Medal record

Men's archery

Representing Sweden

Olympic Games

= Magnus Petersson =

Swedish archer (born 1975)

Magnus Petersson (born 17 June 1975 in Gothenburg) is an archer from Sweden.

He is an experienced Olympian, having won a silver medal in 1996. Petersson advanced to the semifinals in archery at the 2000 Summer Olympics, but was defeated there by Vic Wunderle. In the consolation bronze medal match, he again lost, this time to Wietse van Alten. The Swedish team, of which he was a member, placed 6th.

Petersson competed at the 2004 Summer Olympics in men's individual archery.

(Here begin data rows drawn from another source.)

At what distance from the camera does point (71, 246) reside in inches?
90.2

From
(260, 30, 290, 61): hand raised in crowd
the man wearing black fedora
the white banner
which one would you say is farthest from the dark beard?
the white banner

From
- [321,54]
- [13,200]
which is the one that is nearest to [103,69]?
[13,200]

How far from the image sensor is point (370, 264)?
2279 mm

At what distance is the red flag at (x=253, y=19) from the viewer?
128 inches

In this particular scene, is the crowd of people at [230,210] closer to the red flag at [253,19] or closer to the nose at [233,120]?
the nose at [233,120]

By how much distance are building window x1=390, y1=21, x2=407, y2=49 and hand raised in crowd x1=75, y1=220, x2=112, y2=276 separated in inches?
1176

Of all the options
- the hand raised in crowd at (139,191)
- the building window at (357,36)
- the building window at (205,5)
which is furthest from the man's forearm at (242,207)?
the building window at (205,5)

He won his first match, advancing to the round of 32. In the second round of elimination, he was defeated. His final rank was 23rd overall. Petersson was also a member of the 9th-place Swedish men's archery team.

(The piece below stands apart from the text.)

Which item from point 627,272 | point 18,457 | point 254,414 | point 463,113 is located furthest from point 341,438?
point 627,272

He won the World Indoor Championships in 1995 and 1999, and became the first male archer to win this tournament twice.

==2008 Summer Olympics==
At the 2008 Summer Olympics in Beijing Petersson finished his ranking round with a total of 646 points. This gave him the 49th seed for the final competition bracket in which he faced Crispin Duenas in the first round. Both archers scored 108 points and the match had to be decided by an extra round in which Petersson scored 19 points and Duenas 18. In the next round Maksim Kunda was too strong and advanced to the third round with 112-110.